Troops who carry out such missions include airmen and sailors sent to the CENTCOM area of operations to augment ground forces.

“As a result, Service members performed missions without the proper equipment, used informal procedures to obtain equipment and sustainment support, and canceled or postponed missions while waiting to receive equipment,” the executive summary says.

The audit recommends the Defense Department improve its equipping procedures and CENTCOM conduct a review of troops’ equipment needs within 60 days of new units rotating into theater, the executive summary says.

Shown a draft of the audit, the Defense Department and CENTCOM were “partially responsive,” agreeing with the audit’s recommendations; while the Army, which disagreed with the recommendations, was “nonresponsive,” the executive summary says.

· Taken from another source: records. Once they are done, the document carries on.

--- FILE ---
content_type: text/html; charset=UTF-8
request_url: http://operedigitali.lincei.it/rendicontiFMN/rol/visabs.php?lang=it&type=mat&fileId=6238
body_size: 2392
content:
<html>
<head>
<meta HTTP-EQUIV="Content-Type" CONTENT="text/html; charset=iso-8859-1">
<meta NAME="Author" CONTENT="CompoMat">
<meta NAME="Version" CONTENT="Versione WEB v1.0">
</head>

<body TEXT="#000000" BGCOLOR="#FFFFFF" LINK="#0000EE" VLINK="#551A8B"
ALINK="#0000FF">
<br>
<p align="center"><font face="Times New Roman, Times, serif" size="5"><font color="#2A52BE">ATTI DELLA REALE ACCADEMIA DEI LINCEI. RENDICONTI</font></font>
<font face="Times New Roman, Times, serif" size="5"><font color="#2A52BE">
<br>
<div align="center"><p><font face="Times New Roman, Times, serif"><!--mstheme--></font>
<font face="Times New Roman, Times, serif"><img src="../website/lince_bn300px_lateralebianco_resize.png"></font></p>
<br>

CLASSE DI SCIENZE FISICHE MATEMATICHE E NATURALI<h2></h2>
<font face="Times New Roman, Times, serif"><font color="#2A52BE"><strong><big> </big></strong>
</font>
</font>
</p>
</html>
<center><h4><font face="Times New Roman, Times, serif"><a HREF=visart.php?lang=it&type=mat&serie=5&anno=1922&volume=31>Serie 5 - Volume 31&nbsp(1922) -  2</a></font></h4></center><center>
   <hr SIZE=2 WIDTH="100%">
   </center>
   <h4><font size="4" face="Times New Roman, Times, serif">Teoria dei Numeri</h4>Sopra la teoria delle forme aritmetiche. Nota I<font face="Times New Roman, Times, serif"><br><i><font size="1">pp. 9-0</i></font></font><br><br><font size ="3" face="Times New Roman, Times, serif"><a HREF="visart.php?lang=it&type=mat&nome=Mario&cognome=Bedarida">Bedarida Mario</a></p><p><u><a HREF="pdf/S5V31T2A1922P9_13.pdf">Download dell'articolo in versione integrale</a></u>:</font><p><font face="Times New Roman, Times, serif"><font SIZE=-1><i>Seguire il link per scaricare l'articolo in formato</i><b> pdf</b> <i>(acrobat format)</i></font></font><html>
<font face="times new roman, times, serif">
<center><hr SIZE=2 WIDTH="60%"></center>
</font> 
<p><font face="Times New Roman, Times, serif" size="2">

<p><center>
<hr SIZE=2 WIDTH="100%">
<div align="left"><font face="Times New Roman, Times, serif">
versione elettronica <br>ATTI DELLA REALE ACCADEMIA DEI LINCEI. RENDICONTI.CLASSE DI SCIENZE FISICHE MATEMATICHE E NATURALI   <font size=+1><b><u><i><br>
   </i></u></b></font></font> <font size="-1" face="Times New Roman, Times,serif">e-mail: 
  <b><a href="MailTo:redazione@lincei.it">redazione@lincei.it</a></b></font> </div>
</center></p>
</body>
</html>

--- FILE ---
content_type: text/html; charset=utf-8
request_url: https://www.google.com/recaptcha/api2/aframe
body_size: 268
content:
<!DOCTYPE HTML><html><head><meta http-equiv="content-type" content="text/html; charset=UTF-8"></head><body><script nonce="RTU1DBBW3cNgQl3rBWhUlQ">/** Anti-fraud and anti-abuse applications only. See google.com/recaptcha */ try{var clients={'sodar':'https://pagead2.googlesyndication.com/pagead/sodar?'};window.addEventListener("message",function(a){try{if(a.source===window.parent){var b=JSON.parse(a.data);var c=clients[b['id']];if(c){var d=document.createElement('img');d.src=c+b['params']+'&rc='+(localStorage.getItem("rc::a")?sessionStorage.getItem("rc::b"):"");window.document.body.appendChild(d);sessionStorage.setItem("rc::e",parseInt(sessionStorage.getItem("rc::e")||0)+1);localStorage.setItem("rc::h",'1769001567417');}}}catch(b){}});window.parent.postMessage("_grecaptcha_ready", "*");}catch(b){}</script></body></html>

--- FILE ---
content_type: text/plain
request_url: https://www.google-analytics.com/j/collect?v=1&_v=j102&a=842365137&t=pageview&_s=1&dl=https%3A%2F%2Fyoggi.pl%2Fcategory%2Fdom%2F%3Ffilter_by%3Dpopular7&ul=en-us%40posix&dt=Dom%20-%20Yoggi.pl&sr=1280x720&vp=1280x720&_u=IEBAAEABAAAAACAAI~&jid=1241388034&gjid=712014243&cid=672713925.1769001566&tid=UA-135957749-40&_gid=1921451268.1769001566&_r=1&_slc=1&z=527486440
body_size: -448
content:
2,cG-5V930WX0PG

CENTCOM issued a statement Tuesday evening saying it was aware of the DOD IG audit and was studying its recommendations.

“I can tell you that commanders in the field assess their ability to accomplish their mission while balancing their resources to ensure the greatest safety for the Soldiers, Sailors, Airmen and Marines under their command,” the statement says.

Responding to the DOD IG audit, the Defense Department cited a report it made to Congress in September 2006, acknowledging some “deficiencies” in unit readiness, but saying they do not affect the outcome of combatant commanders’ missions.

Furthermore, DOD spokesman Lt. Col. Brian Maka said that all sailors and airmen deploying to the CENTCOM area of operations as “in-lieu-of” forces are properly equipped.

“When the ILO concept was initiated, there were equipment issues revolving around differences between the services issue and return procedures,” Maka said in a Tuesday e-mail to Stars and Stripes. “While these issues made the deployment/post-deployment process cumbersome, the issues were resolved and the troops deployed with the right equipment.”

He also said the Defense Department will develop a policy that addresses the inter-service responsibilities for funding and sustaining troops performing nontraditional duties.